Odpowiem może niecałkiem na temat samej wiertarki kątowej, ale bardziej samych firm. Hitachi trzyma nadal poziom i pomimo produkcji w Japonii ma tanie, a czasem wręcz śmiesznie tanie podzespoły w razie awarii. Makita, której mam kilka elektronarzędzi, jest dla mnie na miejscu drugim. Bosch(niebieski) trzyma fason, ale w zależności od miejsca produkcji. I to wiem z najlepszego źródła jakim jest serwis. Szlifierka kątowa tej firmy stanęła już po dwóch tygodniach pracy (oczywiście nie ciągłej  :wink: ). Jeśli dzisiaj szukamy sprzętu pro to będzie to Hilti oraz Festo i Festtol. Są oczywiście jeszcze marki egzotyczne typu Protool z trzyletnią gwarancją, ale to nie półka  dla amatorki   :smile:  .

----------


## PeZet

Dla mnie pytanie jest bez sensu. Mam Hanseatic 750W. Cacuszko kupione w hipermarkecie za ok 160pln. Chodzi bez zarzutu już 5 lat. Nawet styków nie czyściłem (dostałem zapasowe w komplecie).
Jest nie do zdarcia, a jak się spali, kupię drugą. Taką samą.

----------


## compi

Autor pytania chce kupić sprzęt trochę wyższej klasy niż einhell, topex, eurotec czy inne hity z Mango. Jesli ma to pracować i być bezawaryjne to mu się nie dziwię. Nic by mnie bardziej nie wkurzyło jak awaria maszyny podczas pracy gdzieś u klienta lub choćby podczas budowy mojego domu kilkanaście km od najbliższego marketu. Oczywiście wszystko sie psuje, ale przyznajmy, że te marketowe wynalazki częściej.

----------


## prezes69

> Autor pytania chce kupić sprzęt trochę wyższej klasy niż einhell, topex, eurotec czy inne hity z Mango. Jesli ma to pracować i być bezawaryjne to mu się nie dziwię. Nic by mnie bardziej nie wkurzyło jak awaria maszyny podczas pracy gdzieś u klienta lub choćby podczas budowy mojego domu kilkanaście km od najbliższego marketu. Oczywiście wszystko sie psuje, ale przyznajmy, że te marketowe wynalazki częściej.
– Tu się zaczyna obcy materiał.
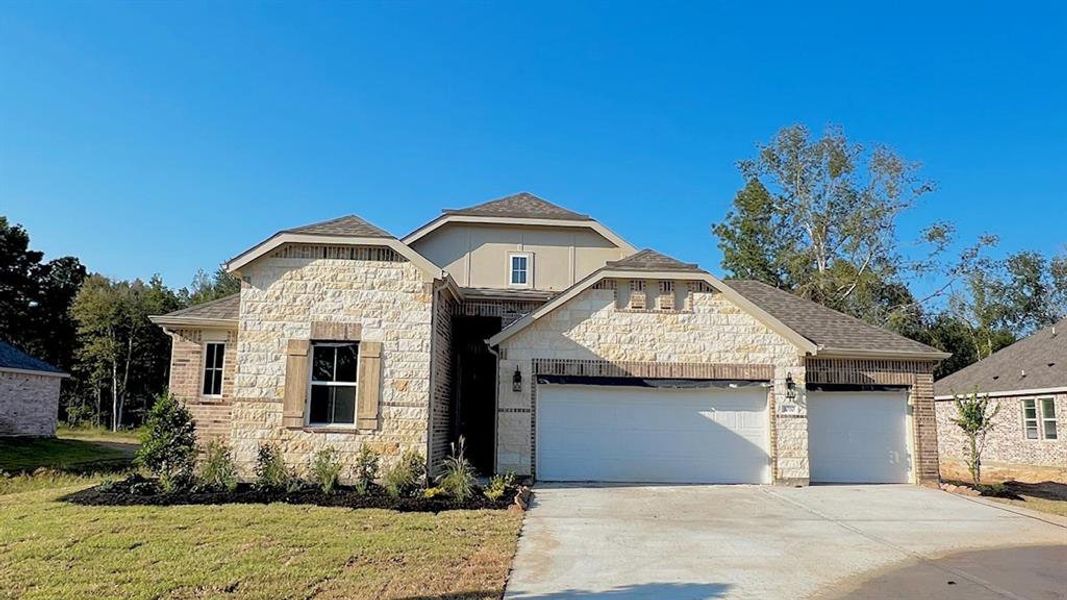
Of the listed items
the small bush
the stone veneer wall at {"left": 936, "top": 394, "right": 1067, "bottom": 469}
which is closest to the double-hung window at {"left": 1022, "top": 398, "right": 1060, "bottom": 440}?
the stone veneer wall at {"left": 936, "top": 394, "right": 1067, "bottom": 469}

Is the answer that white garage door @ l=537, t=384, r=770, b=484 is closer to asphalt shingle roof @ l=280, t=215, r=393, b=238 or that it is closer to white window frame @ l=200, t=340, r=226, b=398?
asphalt shingle roof @ l=280, t=215, r=393, b=238

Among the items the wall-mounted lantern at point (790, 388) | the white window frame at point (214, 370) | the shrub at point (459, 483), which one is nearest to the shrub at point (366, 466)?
the shrub at point (459, 483)

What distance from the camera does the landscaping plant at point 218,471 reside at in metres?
11.6

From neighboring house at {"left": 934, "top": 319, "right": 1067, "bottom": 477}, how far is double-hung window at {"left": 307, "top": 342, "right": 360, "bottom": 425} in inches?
707

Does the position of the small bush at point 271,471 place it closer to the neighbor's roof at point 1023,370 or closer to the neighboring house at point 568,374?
the neighboring house at point 568,374

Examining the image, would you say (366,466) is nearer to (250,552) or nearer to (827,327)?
(250,552)

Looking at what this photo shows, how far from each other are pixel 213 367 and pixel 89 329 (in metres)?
29.9

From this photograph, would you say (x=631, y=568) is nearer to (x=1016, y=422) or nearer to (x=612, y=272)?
(x=612, y=272)

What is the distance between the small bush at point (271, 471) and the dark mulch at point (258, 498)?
0.18 meters

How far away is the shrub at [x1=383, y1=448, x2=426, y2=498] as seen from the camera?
1164cm

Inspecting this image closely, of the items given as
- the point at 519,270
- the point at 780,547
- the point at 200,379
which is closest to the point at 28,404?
the point at 200,379

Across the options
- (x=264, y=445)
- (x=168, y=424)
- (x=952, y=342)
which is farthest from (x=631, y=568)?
(x=952, y=342)

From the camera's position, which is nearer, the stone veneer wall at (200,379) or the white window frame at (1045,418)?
the stone veneer wall at (200,379)

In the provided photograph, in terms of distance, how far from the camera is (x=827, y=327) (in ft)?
53.0
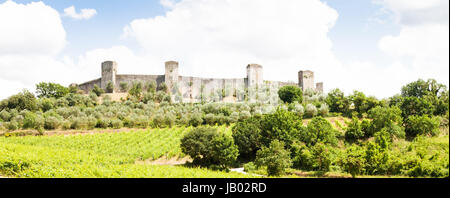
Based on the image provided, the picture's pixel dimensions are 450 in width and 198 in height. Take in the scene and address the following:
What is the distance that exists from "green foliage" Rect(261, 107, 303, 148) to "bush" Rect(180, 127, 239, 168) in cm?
338

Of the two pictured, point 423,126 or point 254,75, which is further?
point 254,75

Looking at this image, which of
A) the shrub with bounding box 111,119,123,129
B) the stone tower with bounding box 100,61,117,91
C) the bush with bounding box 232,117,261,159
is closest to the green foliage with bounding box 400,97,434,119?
the bush with bounding box 232,117,261,159

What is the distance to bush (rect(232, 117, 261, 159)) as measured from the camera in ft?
63.6

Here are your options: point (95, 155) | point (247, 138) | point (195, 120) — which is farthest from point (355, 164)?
point (195, 120)

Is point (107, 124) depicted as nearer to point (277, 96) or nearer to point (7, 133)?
point (7, 133)

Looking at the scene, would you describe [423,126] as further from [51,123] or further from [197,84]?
[197,84]

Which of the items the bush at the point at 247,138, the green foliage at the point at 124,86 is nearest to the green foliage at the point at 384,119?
the bush at the point at 247,138

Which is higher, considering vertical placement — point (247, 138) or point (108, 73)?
point (108, 73)

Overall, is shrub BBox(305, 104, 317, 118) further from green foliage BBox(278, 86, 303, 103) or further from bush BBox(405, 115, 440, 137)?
green foliage BBox(278, 86, 303, 103)

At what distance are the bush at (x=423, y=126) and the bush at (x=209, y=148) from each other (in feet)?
48.0

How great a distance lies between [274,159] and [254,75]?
39.2 meters

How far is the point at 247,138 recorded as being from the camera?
1942 cm

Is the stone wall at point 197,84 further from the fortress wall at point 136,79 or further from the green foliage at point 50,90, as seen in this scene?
the green foliage at point 50,90
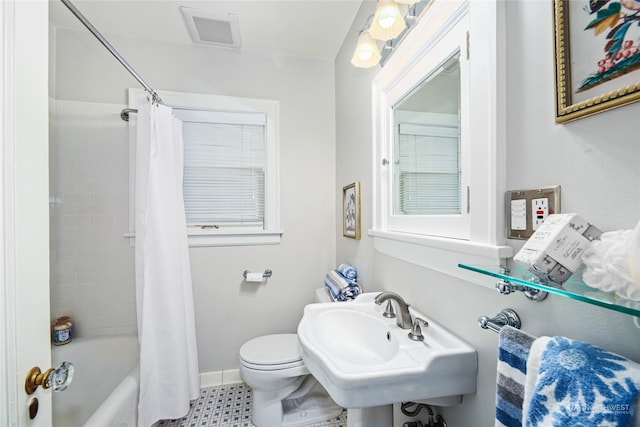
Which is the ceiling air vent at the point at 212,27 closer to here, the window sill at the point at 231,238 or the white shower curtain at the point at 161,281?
the white shower curtain at the point at 161,281

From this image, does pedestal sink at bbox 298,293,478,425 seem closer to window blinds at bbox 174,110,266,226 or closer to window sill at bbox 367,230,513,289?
window sill at bbox 367,230,513,289

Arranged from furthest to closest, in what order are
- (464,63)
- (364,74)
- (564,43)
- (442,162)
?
(364,74) → (442,162) → (464,63) → (564,43)

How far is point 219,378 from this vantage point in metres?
2.00

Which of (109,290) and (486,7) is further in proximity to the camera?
(109,290)

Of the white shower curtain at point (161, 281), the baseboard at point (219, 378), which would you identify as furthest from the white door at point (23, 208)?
the baseboard at point (219, 378)

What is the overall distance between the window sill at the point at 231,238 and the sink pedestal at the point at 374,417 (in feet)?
Result: 4.24

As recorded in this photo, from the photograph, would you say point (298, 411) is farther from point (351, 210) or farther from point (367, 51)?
point (367, 51)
Się rozumie samo przez się!
Wszystko zależy od przeznaczenia danej maszyny,w tym wypadku chce kupic cos lepszego.

----------


## odaro

> Dla mnie pytanie jest bez sensu. Mam Hanseatic 750W. Cacuszko kupione w hipermarkecie za ok 160pln. Chodzi bez zarzutu już 5 lat. Nawet styków nie czyściłem (dostałem zapasowe w komplecie).
> Jest nie do zdarcia, a jak się spali, kupię drugą. Taką samą.



A widzisz u mnie na swojej budowie zarznąłem młoto-wiertarkę no name musiałem kupić szybko drugą tak wyszło że kupiłem Makita

http://www.makita.pl/index.php?page=katalog&produkt=9

i jestem nią zachwycony. Nie żałuje tych wydanych pieniędzy. 
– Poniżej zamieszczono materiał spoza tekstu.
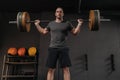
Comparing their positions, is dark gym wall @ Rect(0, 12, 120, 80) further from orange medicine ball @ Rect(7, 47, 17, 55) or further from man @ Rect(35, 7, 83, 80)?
man @ Rect(35, 7, 83, 80)

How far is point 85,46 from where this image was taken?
4.51m

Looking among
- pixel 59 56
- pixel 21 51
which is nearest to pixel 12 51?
pixel 21 51

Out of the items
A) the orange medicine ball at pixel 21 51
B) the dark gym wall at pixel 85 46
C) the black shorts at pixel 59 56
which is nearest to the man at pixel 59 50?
the black shorts at pixel 59 56

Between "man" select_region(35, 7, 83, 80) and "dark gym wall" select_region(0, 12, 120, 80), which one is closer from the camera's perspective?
"man" select_region(35, 7, 83, 80)

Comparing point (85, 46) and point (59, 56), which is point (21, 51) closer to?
point (85, 46)

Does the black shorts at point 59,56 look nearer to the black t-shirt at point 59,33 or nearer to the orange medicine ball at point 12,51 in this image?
the black t-shirt at point 59,33

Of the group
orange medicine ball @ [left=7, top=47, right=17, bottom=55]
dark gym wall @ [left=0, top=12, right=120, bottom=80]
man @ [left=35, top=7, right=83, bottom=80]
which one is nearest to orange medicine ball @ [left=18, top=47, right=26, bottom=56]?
orange medicine ball @ [left=7, top=47, right=17, bottom=55]

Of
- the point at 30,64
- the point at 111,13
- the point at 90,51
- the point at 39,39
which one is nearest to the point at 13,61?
the point at 30,64

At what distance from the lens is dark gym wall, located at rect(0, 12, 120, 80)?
434cm

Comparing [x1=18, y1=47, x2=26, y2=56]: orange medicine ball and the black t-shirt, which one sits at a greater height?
the black t-shirt

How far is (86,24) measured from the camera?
184 inches

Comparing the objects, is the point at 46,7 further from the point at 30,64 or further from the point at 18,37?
the point at 30,64

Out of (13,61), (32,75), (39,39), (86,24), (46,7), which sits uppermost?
(46,7)

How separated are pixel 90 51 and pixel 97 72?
486 mm
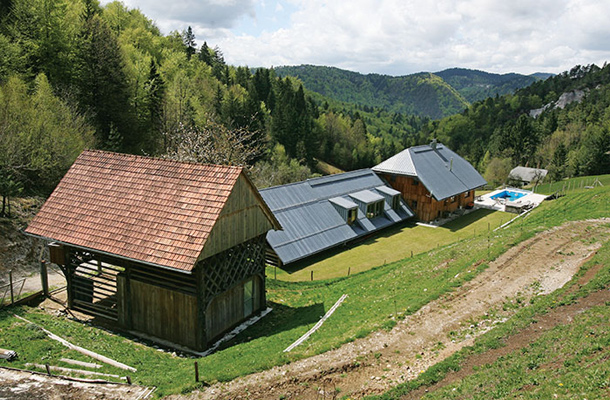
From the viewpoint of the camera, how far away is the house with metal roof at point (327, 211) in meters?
30.7

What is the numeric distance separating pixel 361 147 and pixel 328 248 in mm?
81876

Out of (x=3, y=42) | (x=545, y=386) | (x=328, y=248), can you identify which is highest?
(x=3, y=42)

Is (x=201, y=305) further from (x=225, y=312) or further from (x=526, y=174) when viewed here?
(x=526, y=174)

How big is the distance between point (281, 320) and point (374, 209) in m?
22.2

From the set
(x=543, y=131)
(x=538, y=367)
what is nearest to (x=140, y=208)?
(x=538, y=367)

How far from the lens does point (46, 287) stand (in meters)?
20.1

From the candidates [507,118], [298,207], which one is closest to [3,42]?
[298,207]

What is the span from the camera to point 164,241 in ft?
53.8

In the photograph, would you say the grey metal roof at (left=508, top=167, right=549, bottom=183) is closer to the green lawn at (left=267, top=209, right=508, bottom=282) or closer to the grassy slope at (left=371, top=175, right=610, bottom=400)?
the green lawn at (left=267, top=209, right=508, bottom=282)

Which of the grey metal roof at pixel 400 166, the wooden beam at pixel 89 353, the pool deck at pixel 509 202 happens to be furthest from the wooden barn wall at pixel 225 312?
the pool deck at pixel 509 202

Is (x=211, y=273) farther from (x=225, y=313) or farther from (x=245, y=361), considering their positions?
(x=245, y=361)

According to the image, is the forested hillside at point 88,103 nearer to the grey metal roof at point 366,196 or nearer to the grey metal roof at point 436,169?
the grey metal roof at point 366,196

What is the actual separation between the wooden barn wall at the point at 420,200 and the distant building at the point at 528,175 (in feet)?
132

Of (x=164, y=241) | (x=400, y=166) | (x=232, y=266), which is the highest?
(x=400, y=166)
Miałem okazję też używać taką samą młoto-wiertarkę ale Boscha i powiem że Makita o wiele lepiej mi pasuje. 

Dlatego warto pytać i posłuchać opinii innych.

----------


## leszeq

> widzisz u mnie na swojej budowie zarznąłem młoto-wiertarkę no name musiałem kupić szybko drugą tak wyszło że kupiłem Makita


I bardzo dobrze zrobiłeś! Miałem już u siebie w firmie wszystkie te marki, najlepiej i najdłużej sprawują sie narzędzia Makita.
Bosch - ciągły problem, największa awaryjność szczególnie włączników
Hitachi - Trochę lepsze, ale do Makity jeszcze daleko, w wiertarkach ciągle padnięty SDS
Makita - jeszcze żadnej nie zajeździłem  :big grin:

----------


## indoman

bosch 3 lata gwarancji

makita na firme tylko rok na paragon 2 lata

hitachi chyba ogolnie 2 lata.

pod wzgledem serwisu bosch na 1 miejscu.
nie wiem jak w innych modelach ale w boschu max. srednica 
wiertłą 10mm.

----------


## fenix2

Nie wiem czy to prawda ale słyszałem że Makita ma słaby serwis.

----------


## compi

Ja nie narzekam. Mam młotek pneum. Makity taki jednofunkcyjny, tylko wiercenie. Mam go od 98 roku. Jest niedozajechania. Przeszedł oczywiście dwa generalne serwisy za sporą kasę, ale ostatni był robiony rok temu i ani z serwisanetem, ani z częściami nie było kłopotu. Jedynie stary rodzaj uchwytu sds sprawił mały kłopot, ale poszło gładko. Te młotki do dzisiaj są w ofercie, a ich sukces polega na tym, że nie ma dodatkowych funkcji dłutowania czy wiercenia bez udaru. Lekki, silny i bezawaryjny. Tyle że kosztuje nie 300zł a prawie 1000  :smile: .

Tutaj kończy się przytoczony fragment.